Inizio di qualcosa? (Intervista)


Avevamo deciso di vederci per le 18 in una birreria tranquilla, nel mezzo del caos di sabato pomeriggio. Iniziava a far freddo ma io tremavo non so se per il vento ghiacciato o per l’emozione della mia prima intervista.

Avevo scelto una birreria per dare un senso di calore, di familiarità, a me ma soprattutto al ragazzo che non avevo mai visto ma al quale avrei dovuto porgere diverse domande a raffica. Riconobbi l’insegna da lontano e sfilai con attenzione il cellulare dalla mia tasca per controllare l’orario. Odiavo essere in ritardo e il display segnava le 17:53.

Infilai le mani nelle tasche del cappotto. Decisi di entrare e prendere un tavolo nel locale popolato solo da bambini e da qualcun altro che stava facendo aperitivo. Il calore all’interno mi fece emettere un sospiro di sollievo e il colore caldo del legno dava un senso di casa. Appena entrata, dal bancone sulla destra si affacciò una ragazza e le feci segno verso il tavolo infondo alla sala, per due.

Presi posto su un tavolo di legno leggermente in disparte, lontana dai fastidiosi bimbi. Sfilai il cappotto nero, poggiai la borsa su uno sgabello rubato ad un bambino e presi il quaderno con Harry Potter insieme ad una penna sottile.

Guardai il display impaziente. 17:56.

Che si fosse perso? Dopotutto era di Genova …

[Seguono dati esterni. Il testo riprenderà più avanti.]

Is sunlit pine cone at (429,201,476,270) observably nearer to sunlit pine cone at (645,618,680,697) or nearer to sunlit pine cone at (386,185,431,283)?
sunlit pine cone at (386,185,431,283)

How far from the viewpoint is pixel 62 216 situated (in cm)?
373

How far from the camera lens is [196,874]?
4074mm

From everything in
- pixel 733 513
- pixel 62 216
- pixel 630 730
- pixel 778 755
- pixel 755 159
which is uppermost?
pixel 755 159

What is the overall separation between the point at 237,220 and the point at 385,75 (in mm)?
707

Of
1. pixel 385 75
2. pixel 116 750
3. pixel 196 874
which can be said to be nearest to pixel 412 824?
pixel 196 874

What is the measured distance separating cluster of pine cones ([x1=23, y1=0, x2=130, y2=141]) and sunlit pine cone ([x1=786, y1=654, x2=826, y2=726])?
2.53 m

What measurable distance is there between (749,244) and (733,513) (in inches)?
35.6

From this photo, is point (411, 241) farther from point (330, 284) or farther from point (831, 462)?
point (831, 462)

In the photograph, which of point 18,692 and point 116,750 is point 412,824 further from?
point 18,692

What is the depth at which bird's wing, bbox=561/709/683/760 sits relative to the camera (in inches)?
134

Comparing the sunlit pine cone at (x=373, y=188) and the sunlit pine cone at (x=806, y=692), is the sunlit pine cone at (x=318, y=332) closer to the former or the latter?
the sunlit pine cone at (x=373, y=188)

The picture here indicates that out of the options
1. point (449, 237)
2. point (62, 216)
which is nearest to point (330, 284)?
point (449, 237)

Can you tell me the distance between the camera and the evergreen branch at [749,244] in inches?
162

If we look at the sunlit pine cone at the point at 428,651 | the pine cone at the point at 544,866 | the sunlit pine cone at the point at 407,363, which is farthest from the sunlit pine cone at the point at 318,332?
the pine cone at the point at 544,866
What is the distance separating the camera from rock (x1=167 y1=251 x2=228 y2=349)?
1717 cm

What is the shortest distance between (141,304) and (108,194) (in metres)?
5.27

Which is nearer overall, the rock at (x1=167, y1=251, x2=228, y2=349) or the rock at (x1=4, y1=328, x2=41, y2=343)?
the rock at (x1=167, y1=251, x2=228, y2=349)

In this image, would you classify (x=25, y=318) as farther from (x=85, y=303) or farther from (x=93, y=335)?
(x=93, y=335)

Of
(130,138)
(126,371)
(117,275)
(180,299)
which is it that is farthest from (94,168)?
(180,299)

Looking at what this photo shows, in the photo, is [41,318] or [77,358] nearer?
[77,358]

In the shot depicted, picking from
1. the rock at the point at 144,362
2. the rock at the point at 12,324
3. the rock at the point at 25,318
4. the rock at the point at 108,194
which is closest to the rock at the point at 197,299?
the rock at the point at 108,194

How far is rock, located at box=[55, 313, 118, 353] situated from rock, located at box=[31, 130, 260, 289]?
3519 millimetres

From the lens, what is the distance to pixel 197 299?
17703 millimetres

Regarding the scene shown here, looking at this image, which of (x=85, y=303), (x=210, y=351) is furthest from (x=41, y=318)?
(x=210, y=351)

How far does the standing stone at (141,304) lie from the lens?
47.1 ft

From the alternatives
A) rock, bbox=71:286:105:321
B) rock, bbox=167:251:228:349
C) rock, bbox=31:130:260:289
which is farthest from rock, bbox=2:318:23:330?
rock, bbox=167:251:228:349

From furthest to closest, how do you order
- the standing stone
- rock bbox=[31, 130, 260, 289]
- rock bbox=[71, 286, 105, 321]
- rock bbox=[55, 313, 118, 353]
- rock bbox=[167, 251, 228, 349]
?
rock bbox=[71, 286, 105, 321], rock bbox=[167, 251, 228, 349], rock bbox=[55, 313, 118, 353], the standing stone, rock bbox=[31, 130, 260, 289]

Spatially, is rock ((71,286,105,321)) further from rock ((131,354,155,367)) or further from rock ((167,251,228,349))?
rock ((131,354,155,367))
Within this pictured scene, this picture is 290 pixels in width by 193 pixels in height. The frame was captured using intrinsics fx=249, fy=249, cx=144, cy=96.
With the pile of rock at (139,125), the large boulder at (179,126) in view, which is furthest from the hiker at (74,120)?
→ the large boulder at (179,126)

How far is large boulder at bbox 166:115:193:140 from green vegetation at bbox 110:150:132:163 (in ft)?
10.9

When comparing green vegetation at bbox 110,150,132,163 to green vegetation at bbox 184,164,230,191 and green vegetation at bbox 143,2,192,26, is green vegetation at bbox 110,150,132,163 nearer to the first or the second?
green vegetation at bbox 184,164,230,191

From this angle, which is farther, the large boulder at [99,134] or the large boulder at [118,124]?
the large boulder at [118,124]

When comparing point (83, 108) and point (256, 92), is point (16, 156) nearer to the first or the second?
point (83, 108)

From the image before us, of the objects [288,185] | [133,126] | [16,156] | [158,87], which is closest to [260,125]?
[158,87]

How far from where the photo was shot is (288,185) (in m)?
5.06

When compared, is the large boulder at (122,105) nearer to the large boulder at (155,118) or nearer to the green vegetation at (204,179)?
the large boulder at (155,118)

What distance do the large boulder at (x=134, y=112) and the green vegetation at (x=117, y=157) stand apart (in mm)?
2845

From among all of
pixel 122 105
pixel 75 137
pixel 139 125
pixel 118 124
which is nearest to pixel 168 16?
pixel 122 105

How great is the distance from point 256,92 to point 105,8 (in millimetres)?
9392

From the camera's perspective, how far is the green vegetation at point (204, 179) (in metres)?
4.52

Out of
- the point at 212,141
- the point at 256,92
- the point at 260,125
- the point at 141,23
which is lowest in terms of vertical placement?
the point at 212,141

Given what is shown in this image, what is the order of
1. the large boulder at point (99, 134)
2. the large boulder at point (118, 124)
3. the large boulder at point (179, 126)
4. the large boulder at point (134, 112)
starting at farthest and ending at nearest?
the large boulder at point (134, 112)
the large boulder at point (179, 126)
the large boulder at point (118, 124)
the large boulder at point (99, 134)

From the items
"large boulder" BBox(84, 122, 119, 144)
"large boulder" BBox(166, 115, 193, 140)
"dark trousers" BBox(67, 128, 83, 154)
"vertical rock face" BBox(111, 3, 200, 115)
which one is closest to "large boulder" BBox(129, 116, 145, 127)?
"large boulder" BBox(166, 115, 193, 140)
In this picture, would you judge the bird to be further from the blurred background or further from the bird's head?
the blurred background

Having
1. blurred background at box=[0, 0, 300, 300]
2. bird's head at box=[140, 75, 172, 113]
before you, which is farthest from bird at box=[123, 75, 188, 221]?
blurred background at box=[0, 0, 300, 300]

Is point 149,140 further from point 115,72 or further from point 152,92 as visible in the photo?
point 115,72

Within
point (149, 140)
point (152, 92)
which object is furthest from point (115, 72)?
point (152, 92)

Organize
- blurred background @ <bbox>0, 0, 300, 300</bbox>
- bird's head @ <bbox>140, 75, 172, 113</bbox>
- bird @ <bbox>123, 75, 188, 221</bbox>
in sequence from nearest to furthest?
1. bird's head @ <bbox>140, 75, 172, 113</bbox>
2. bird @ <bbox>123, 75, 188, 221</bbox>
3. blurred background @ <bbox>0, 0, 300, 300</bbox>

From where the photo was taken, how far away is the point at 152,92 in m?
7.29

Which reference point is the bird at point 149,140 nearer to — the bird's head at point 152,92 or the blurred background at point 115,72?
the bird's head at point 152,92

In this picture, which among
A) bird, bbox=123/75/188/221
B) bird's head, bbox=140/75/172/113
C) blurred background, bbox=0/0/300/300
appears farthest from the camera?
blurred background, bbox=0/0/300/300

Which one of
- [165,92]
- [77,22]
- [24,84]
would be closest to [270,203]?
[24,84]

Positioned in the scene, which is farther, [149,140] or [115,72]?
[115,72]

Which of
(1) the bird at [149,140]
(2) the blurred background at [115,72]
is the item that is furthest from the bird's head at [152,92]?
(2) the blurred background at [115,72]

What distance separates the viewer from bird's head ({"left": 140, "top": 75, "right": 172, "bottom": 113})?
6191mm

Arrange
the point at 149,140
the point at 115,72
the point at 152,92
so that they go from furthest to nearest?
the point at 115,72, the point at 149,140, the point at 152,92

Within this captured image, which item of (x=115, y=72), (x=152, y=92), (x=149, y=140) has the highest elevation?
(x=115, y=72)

L’arpa birmana posizionata sulla porta emise il suo suono melodioso quando un ragazzo dai capelli scuri con gli occhiali entrò. Si guardò intorno guardingo e scrutatore ed io alzai una mano, riconoscendo il mio intervistato.

Dopo un attimo mi riconobbe e si avvicinò a me, piuttosto imbarazzato. Mi alzai per salutarlo con aria tranquilla.

Sorrisi mostrando nonchalance. «Ciao» gli dissi allungandogli la mano. Lui la strinse a sua volta guardando un po’ per terra un po’ sul mio volto.

«Temevo ti fossi perso» gli feci sedendomi. Lui fece altrettanto di fronte a me.

«No, il navigatore del cellulare salva la vita» rispose ancora in imbarazzo.

«Ordiniamo e cominciamo?»
non
Anto Rabbia annuì ed chiamai la cameriera.

Quando ci portarono le birre, alzai il boccale leggermente, a mo’ di “salute”,  e bevvi un piacevolissimo sorso; il doppio malto mi inondò le papille gustative.

Presi la penna ed iniziai a giocarci mentre lo guardavo bere un secondo sorso della sua birra rossa.

«Quando vuoi, Nemesis» mi disse abbreviando il mio nome.

Sorrisi, aprii la prima pagina del quaderno e scrissi il alto a destra in suo nome.

«Perché il Calamaio Matto?» iniziai appuntando la domanda con affianco il numero uno.

Lui si schiarì la voce e guardò la sua birra. «Perché volevo un nickname un po' particolare, che potesse esprimere qualcosa di me, non una semplice accozzaglia di lettere. Quindi ho messo

insieme ciò che amo, ciò per cui vivo, ciò che mi scorre nelle vene, e la pazzia, tema a me molto caro».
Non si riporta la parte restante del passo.